DeSantis takes aim at Common Core in executive order

Tampa tech
Gov. Ron DeSantis, appearing at Tampa Bay Technical High on Wednesday, announces plans to invest in Florida workforce programs. He said he wants to take Florida from 24th in the nation to first in workforce preparation. [TAILYR IRVINE | Times]
 
Gov. Ron DeSantis wants to create new state curriculum standards that would eliminate “the vestiges of Common Core,” he announced in Cape Coral on Thursday.
 
“We stuck with Common Core then we re-branded it … it’s all the same. It all needs to be looked at, it all needs to be scrutinized,” DeSantis said during the announcement at Ida S. Baker High School, flanked by commissioner of education Richard Corcoran and local school administrators.
 
DeSantis announced an executive order asking Corcoran to spend a year creating new state curriculum standards, which would then be presented to the Legislature for the 2020 session.
 
It’s true that Florida’s current standards are very similar to Common Core, even though they were tweaked and renamed in 2014. Despite criticisms of Common Core being a federal mandate, those curriculum standards were developed by private nonprofit groups and state education departments and then adopted by 45 states. Local districts then altered their lesson plans to meet those standards.
 
But DeSantis said Common Core inspired concerns by parents who felt they were “imposed federally.”
 
“Also, you would have situations where the parents did not like some of the curriculum, I mean they had trouble even doing basic math to help their kids,” he said. “With Common Core a lot of people just didn’t feel like anyone was listening to them and I think that’s a big, big problem.”
 
DeSantis also said the new standards, which Corcoran will work to craft as long as the state Board of Education is also in agreement, should make civics education even more of a “central part” of what students learn so they can “discharge the duties of citizenship." Civics education and learning the Constitution was one of DeSantis' common refrains on the campaign trail, even though students are already required to learn the Constitution.
 
This was DeSantis' second education policy announcement in two days, after he made a stop in Tampa on Wednesday to propose beefing up Florida’s vocational training programs.

January 22, 2019

Gualtieri to lawmakers: schools need more armed staff, punish districts that move too slow

Gualtieri
Pinellas County Sheriff Bob Gualtieri chaired the commission that investigated the shooting at Marjory Stoneman Douglas High School. [Tampa Bay Times]
When Pinellas County Sheriff Bob Gualtieri stood up to give his presentation to the House Education committee on Tuesday, he had harsh words for school districts whom he said are “not moving fast enough” and are “playing games” with SB 7026, the law passed last year in response to the Parkland shooting that mandated sweeping school safety requirements, including requiring an armed guard on every campus.

> [TASK DETAILS] Reproduce the portion of the Florida education news text that starts with "Gov. Ron DeSantis wants" and goes on through "the 2020 session.", word for word.

(Records of spatial reasoning questions)
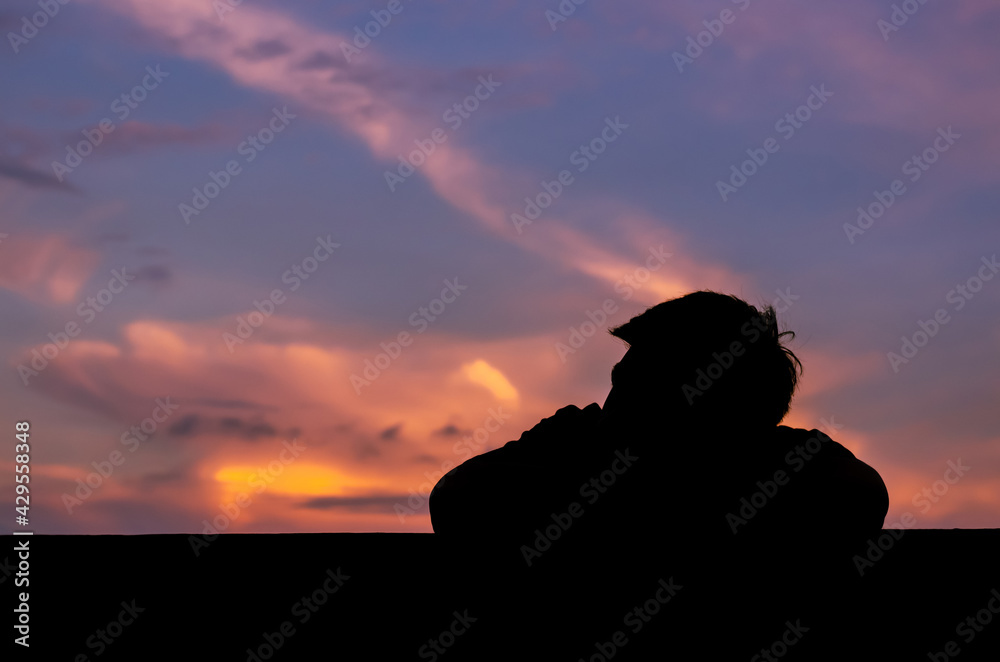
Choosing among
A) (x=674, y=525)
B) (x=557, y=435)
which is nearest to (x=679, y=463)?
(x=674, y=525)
--
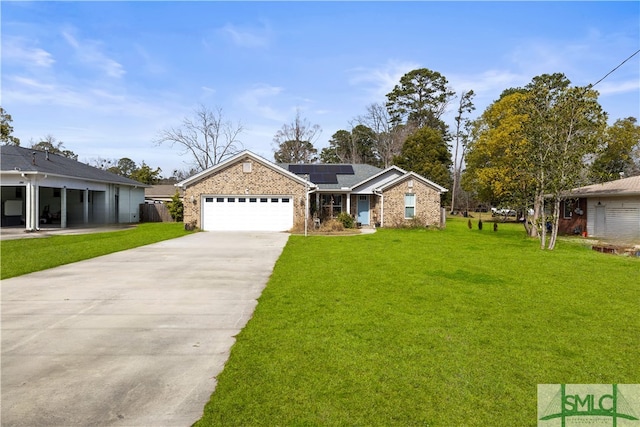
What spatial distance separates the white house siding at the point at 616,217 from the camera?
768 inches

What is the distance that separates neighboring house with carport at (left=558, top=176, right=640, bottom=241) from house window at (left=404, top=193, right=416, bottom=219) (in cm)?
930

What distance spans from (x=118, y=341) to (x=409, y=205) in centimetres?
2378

> [RESULT FOR THIS TASK]
Gov. Ron DeSantis wants to create new state curriculum standards that would eliminate “the vestiges of Common Core,” he announced in Cape Coral on Thursday.
 
“We stuck with Common Core then we re-branded it … it’s all the same. It all needs to be looked at, it all needs to be scrutinized,” DeSantis said during the announcement at Ida S. Baker High School, flanked by commissioner of education Richard Corcoran and local school administrators.
 
DeSantis announced an executive order asking Corcoran to spend a year creating new state curriculum standards, which would then be presented to the Legislature for the 2020 session.